+++ READING PASSAGE +++

This study assessed the effectiveness of Oscillococcinum in the protection from upper respiratory tract infections (URTIs) in patients with COPD who had been vaccinated against influenza infection over the 2018-2019 winter season.
A total of 106 patients were randomized into two groups:
- group V received influenza vaccination only
- group OV received influenza vaccination plus Oscillococcinum® (one oral dose per week from inclusion in the study until the end of follow-up, with a maximum of 6 months follow-up over the winter season).
The primary endpoint was the incidence rate of URTIs (number of URTIs/1000 patient-treatment exposure days) during follow-up compared between the two groups.
There was no significant difference in any of the demographic characteristics, baseline COPD, or clinical data between the two treatment groups (OV and V). The URTI incidence rate was significantly higher in group V than in group OV (2.9 versus 1.2 episodes/1000 treatment days, difference OV-V = -1.7; p=0.0312). There was a significant delay in occurrence of an URTI episode in the OV group versus the V group (mean ± standard error: 48.7 ± 3.0 versus 67.0 ± 2.8 days, respectively; p=0.0158). Limitations to this study include its small population size and the self-recording by patients of the number and duration of URTIs and exacerbations.
The authors concluded that the use of Oscillococcinum in patients with COPD led to a significant decrease in incidence and a delay in the appearance of URTI symptoms during the influenza-exposure period. The results of this study confirm the impact of this homeopathic medication on URTIs in patients with COPD.
Primary endpoint, comparison of the number of upper respiratory tract infections in the two treatment groups during follow-up
This prospective, randomized, single-center study was funded by Laboratoires Boiron, was conducted in the Pneumology Department of Charles Nicolle Hospital, Tunis, and was written up by a commercial firm specializing in writing for the pharmaceutical industry. The latter point may explain why it reads well and elegantly glosses over the many flaws of the trial.
If I did not know better, I might suspect that the study was designed to deceive us (Boiron would, of course, never do this!): The primary endpoint was the incidence rate of URTIs (number of URTIs/1000 patient-treatment exposure days) in the two groups during the follow-up period. This rate is calculated as the number of episodes of URTIs per 1000 days of follow-up/treatment exposure. The rates were then compared between the OV and V groups. The following symptoms were considered indicative of an URTI: fever, shivering, runny or blocked nose, sneezing, muscular aches/pain, sore throat, watery eyes, headaches, nausea/vomiting, diarrhoea, fatigue and loss of appetite.

+++ EXTRACTED RECORDS +++

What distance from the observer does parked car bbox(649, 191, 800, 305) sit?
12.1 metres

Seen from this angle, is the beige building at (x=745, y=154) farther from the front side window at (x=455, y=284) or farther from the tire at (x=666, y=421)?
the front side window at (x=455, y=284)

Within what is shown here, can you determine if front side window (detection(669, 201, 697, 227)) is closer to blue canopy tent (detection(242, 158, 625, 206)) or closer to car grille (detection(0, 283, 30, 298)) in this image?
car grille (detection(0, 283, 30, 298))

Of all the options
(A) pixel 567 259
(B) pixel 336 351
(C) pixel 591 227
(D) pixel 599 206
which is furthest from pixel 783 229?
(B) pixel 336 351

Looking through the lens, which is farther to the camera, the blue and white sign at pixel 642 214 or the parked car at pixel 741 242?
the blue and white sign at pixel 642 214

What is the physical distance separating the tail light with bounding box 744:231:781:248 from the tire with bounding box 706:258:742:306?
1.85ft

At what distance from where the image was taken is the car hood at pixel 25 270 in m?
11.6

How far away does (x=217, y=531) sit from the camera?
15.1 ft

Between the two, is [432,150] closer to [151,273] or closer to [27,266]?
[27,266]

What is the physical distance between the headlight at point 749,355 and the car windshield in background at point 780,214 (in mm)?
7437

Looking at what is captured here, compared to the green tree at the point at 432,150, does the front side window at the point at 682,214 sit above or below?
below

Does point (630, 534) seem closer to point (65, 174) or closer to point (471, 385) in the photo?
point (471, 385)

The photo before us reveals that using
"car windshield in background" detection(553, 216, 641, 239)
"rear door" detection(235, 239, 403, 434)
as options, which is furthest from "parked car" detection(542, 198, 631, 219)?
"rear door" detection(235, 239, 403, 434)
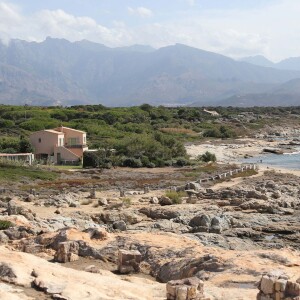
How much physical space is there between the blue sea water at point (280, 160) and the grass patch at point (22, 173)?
27218 millimetres

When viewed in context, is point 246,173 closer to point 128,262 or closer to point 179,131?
point 128,262

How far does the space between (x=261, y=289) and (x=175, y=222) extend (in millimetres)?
14261

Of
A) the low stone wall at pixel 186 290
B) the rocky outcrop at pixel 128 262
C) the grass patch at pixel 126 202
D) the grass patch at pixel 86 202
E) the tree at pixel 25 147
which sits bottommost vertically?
the grass patch at pixel 86 202

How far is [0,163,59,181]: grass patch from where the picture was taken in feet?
165

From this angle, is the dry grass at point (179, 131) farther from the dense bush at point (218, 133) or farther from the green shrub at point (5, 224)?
the green shrub at point (5, 224)

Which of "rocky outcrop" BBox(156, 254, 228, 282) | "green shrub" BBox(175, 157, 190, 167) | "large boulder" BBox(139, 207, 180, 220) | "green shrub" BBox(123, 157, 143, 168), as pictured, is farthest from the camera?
"green shrub" BBox(175, 157, 190, 167)

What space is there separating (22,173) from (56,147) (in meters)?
11.9

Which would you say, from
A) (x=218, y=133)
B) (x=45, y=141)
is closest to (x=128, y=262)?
(x=45, y=141)

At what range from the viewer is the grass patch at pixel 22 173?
165ft

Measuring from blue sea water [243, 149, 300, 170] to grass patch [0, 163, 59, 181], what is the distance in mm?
27218

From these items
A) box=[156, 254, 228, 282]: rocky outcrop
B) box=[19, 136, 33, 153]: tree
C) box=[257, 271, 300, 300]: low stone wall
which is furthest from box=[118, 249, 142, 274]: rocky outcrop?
box=[19, 136, 33, 153]: tree

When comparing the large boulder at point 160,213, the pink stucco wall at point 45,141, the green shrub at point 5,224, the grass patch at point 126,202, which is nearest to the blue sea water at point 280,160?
the pink stucco wall at point 45,141

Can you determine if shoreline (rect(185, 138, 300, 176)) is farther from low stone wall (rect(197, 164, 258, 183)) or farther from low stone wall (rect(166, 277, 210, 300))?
low stone wall (rect(166, 277, 210, 300))

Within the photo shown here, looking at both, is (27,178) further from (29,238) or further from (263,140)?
(263,140)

+++

WORK INSTRUCTIONS:
(a) Rewrite the Oscillococcinum piece from "This study assessed" to "the winter season).", using "cold season" in place of "winter season".
(b) Answer these questions from the Oscillococcinum piece, one per line:
(i) How many patients were randomized?
(ii) Where was the study carried out?
(iii) Who paid for the study?
(c) Pick up the Oscillococcinum piece after its last sentence and keep writing.

WRITTEN ANSWERS:
(a)
This study assessed the effectiveness of Oscillococcinum in the protection from upper respiratory tract infections (URTIs) in patients with COPD who had been vaccinated against influenza infection over the 2018-2019 cold season.
A total of 106 patients were randomized into two groups:
- group V received influenza vaccination only
- group OV received influenza vaccination plus Oscillococcinum® (one oral dose per week from inclusion in the study until the end of follow-up, with a maximum of 6 months follow-up over the cold season).

(b)
(i) 106
(ii) The Pneumology Department of Charles Nicolle Hospital, Tunis
(iii) Laboratoires Boiron

(c)
This means that there was no verification whatsoever of the primary endpoint. In itself, this flaw would perhaps not be so bad. But put it together with the fact that patients were not blinded (there were no placebos!), it certainly is fatal.
In essence, the study shows that patients who perceive to receive treatment will also perceive to have fewer URTIs.
@Edzard
I think you’re still being way too generous here.
List of fatal flaws:
– No blinding
– No placebo group
– No objective endpoint verification, only self-reporting
– A vs. A+B study design
– Population size too small
– No information about the actual or average duration of follow-up (only a maximum of 6 months is mentioned)
– Unclear data: N=106, yet URTI incidence is not reported in absolute numbers, but in incidence per 1000 follow-up days
– Extremely low prior plausibility yet very strong effect outcomes
– Major conflicts of interest.
I think we can safely say that this ‘study’ exhibits every known flaw short of outright fraud. A typical homeopathy study, in other words.
I know – but I thought one fatal flaw is enough to kill
Looks like there’s p-hacking also!
to disclose more than one fatal flaw is necrophilia [just joking, of course]
Just joking? Well, now that you mention it, we appear to be a bit, um, ‘preoccupied’ with studies that are already dead on arrival …
Anyway, I think homeopathy studies are like vampires: they’re almost impossible to kill, and even if you succeed, they rise from the grave quicker than you can say ‘oscillococcinumumumum’.
very good!
Excellent! I shall roll that one in to my classes for undergrads
Me too! This study may even compete with the one I am currently using as an exercise in flaw spotting for my medical and biomedical students (Acupuncture for the treatment of severe acute pain in Herpes Zoster: results of a nested, open-label, randomized trial in the VZV Pain Study, Ursini et al. BMC Complem. Alt. Med 2011; see my comment in FACT 17(1), March 2012).